歯石は歯ブラシでは除去できないほど硬く、表面がザラザラしているため、さらに歯垢が付着しやすいという悪循環を生みます。

歯石の種類

種類場所特徴
歯肉縁上歯石歯茎の上白〜黄色目に見える。唾液腺の近くに付きやすい
歯肉縁下歯石歯茎の中黒〜暗褐色目に見えない。血液成分を含み硬い

歯石を放置するとどうなる?

  • 歯周病の進行:歯石の中の細菌が歯茎を攻撃し続ける
  • 口臭の悪化:歯石に溜まった細菌が悪臭を発する
  • 虫歯リスクの増加:歯石の表面にさらにプラークが蓄積
  • 歯の喪失:歯周病が進行すると顎の骨が溶け、歯が抜ける

歯石はセルフケアで取れる?

結論から言うと、歯石はセルフケアでは取れません。市販の歯石取りスケーラーも販売されていますが、自分で使うと歯茎を傷つけたり、歯のエナメル質を削ったりするリスクがあり推奨されません。
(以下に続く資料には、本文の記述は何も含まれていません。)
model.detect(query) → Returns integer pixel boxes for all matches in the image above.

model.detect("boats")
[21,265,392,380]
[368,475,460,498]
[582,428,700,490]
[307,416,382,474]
歯科医院での専門的な歯石除去(スケーリング)が必要です。

歯科医院での歯石除去

スケーリング

超音波スケーラーや手用スケーラーを使って歯石を除去します。通常は痛みはほとんどありませんが、歯周病が進行して歯茎が敏感になっている場合は麻酔を使用することもあります。

除去後の注意点

  • 歯石除去直後は歯茎から出血することがある(正常な反応)
  • 一時的にしみることがある(歯根面が露出するため)
  • 数日で改善する

歯石の予防方法

  • 毎食後の丁寧な歯磨き(特に下の前歯の裏側)
  • 歯間ブラシ・フロスの毎日の使用
  • 3〜6ヶ月ごとの定期検診とクリーニング

まとめ

歯石は放置すると歯周病の直接的な原因になります。どんなに丁寧に歯磨きをしても、100%歯垢を除去することは難しく、ある程度の歯石は誰にでも付着します。定期的な歯科受診で専門的に除去してもらうことが、歯の健康を守る最善の方法です。

よくある質問(Q&A)

Q: 歯石は自分で取れますか?

A: 歯石はセルフケアでは除去できません。歯科医院での専門的な除去(スケーリング)が必要です。

Q: 歯石取りはどのくらいの頻度で受けるべき?

A: 一般的には3〜6ヶ月に1回の定期検診時に行うことが推奨されます。歯周病リスクが高い方はより頻繁に必要な場合があります。